Crypto Twitter was already operating on all cylinders yesterday, as Bitcoin and other top cryptocurrencies plummeted toward lows not seen in over a year. Then Terra’s stablecoin, UST, fell off a cliff, and the social media platform whirred into overdrive.

UST, designed to hold at the value of the U.S. dollar, fell from a concerning $0.985 to a shocking $.90, then to $.85, then to $.80, then even lower. As the once-stable coin fully depegged from the U.S. dollar, dropping below $.70 late Monday, Crypto Twitter’s resident experts, stakeholders, contrarians, and trolls were all there to process the historic calamity  in real-time.

Questions abounded as UST began, and then continued, to plummet: How could a stablecoin become so ... unstable? Why hasn’t it stopped? Why did this happen to UST and not other stablecoins tied to the dollar?

Aztec’s Jonathan Wu provided a clarifying crash course that analyzed the depegging in real time. 

As with any tribulation filtered through Twitter, reactions to UST’s collapse garnered heapings-on of both concern and smug amusement.

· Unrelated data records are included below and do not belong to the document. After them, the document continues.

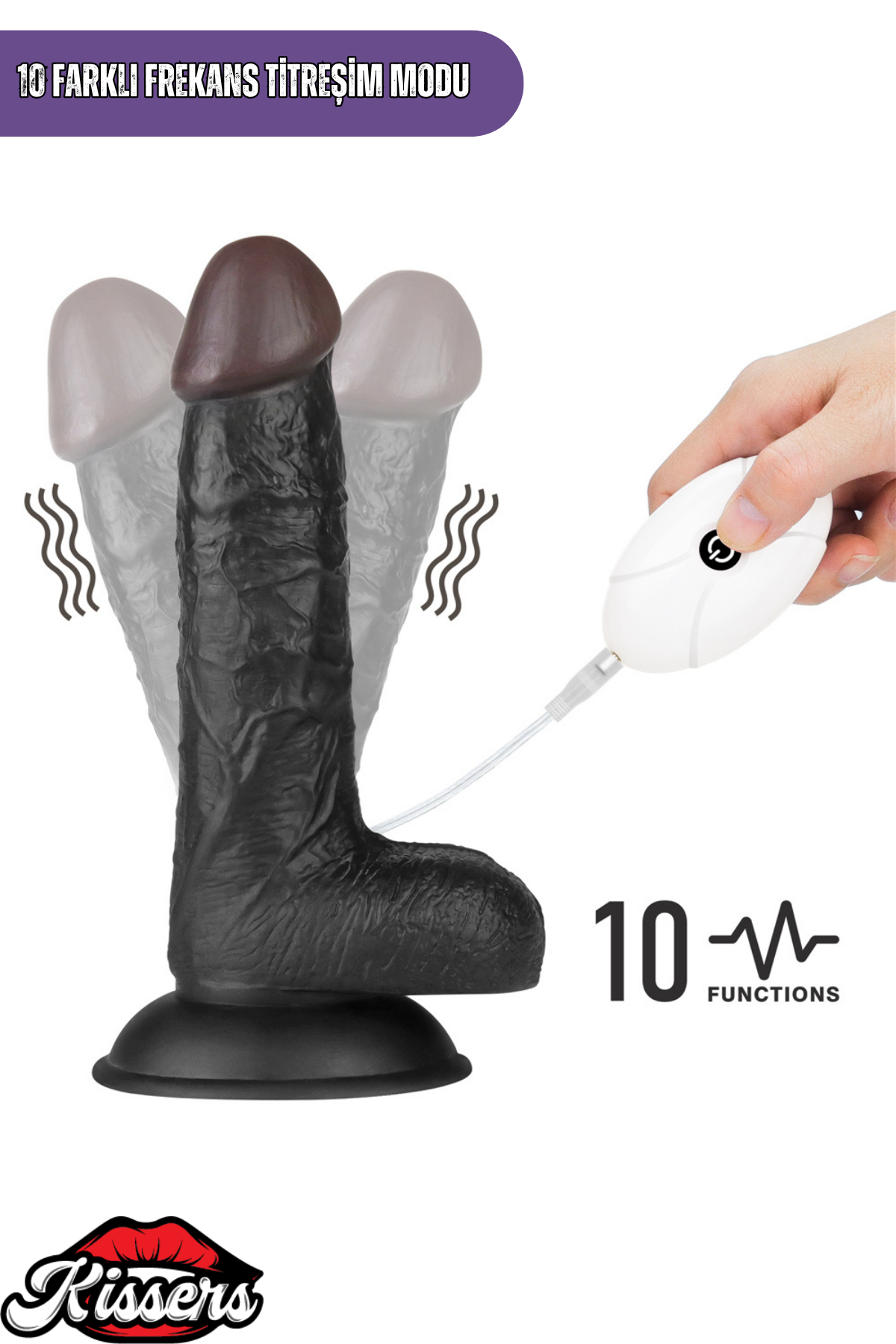 Lovetoy Ultra Realistik Titreşimli Belden Bağlamalı İçi Dolu Zenci Strap On Dildo 18 Cm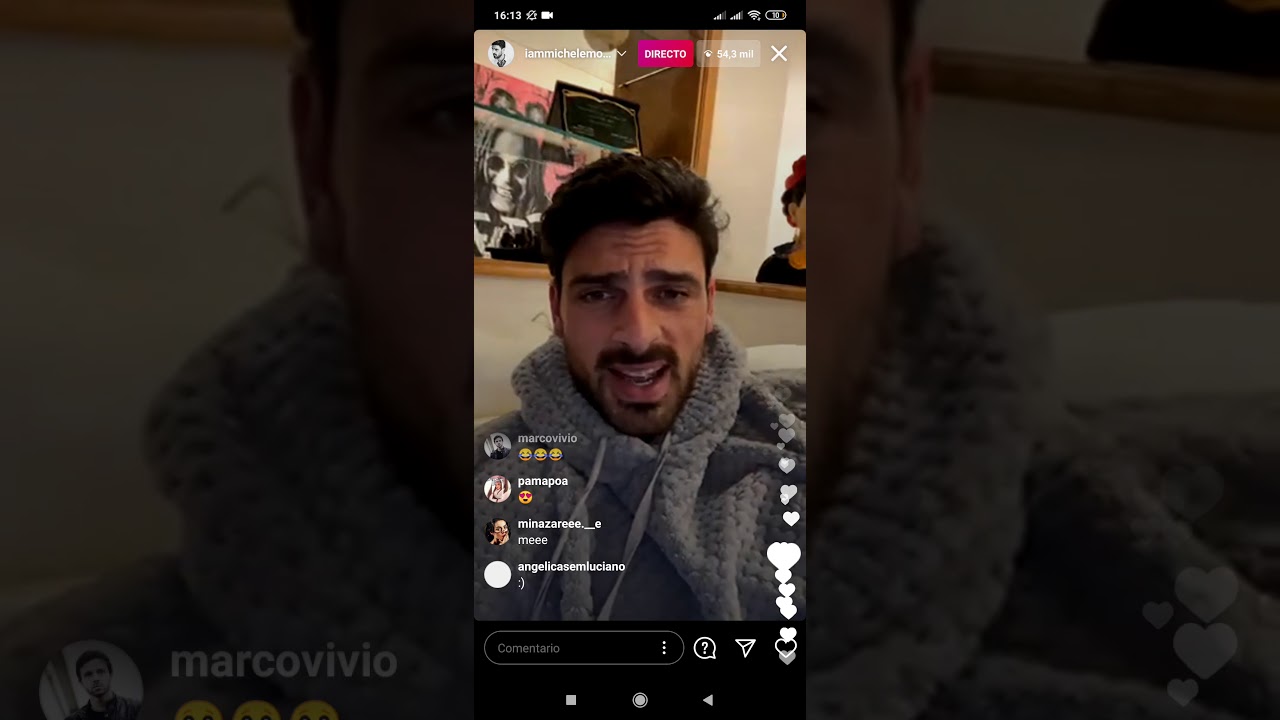 Michelle morrone- live Instagram 📱
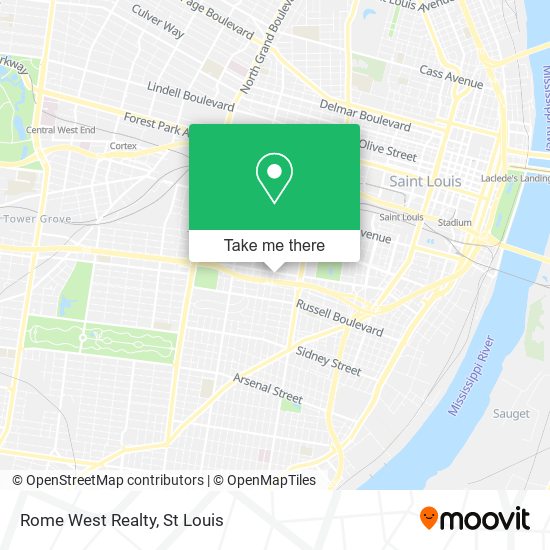 Rome West Realty map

Some, like Ryan Selkis, founder of Messari Crypto, warned the implications of the day’s events could spiral far beyond Terra’s success or failure.

In addition to financial consequences, Arthur Breitman, founder of Tezos, predicted a backlash in public perception for all crypto stakeholders.

Twitter’s crypto citizens gripped their screens as UST fell lower and lower, every hour bringing a new, unheard-of reality. As observed by crypto journalist Laura Shin, what was apocalyptic at 5 p.m., was a miracle by 6 p.m.

But for all the panic surrounding the day’s events, industry leaders claimed to be unfazed. Sam Bankman-Fried, founder of FTX, argued the collapse of a stablecoin was a long time coming.

And Mark Cuban postulated that the seemingly unprecedented moment in crypto history actually rhymed with the early-2000s growing pains of Web 2.

Avalanche co-founder Emin Gün Sirer even argued the event had precedent within the context of crypto and stablecoins.

Nonetheless, such contextualizing didn’t stave off the many denizens of Crypto Twitter wary of Terra co-founder Do Kwon’s very public, real-time handling of UST’s disintegration. As Kwon live-tweeted Terra-supporting Luna Foundation Guard’s (ultimately unsuccessful) efforts to loan billions to shore up the stablecoin, some couldn’t help but point out the naked inconsistencies exposed by the strategy.

And, because it’s Twitter, some couldn’t help but leverage the moment for a little sweet revenge. Charles Hoskinson, founder of Cardano, resurfaced an old tweet in which Kwon made a passing comment about buying ADA, Cardano’s cryptocurrency, for negative correlation with Terra’s own coin, LUNA (implying that ADA’s decline was a natural byproduct of LUNA’s rise). Hoskinson tossed one more straw on Kwon’s back, as UST and LUNA nosedived.

As of this writing, UST had returned to a price of $.82.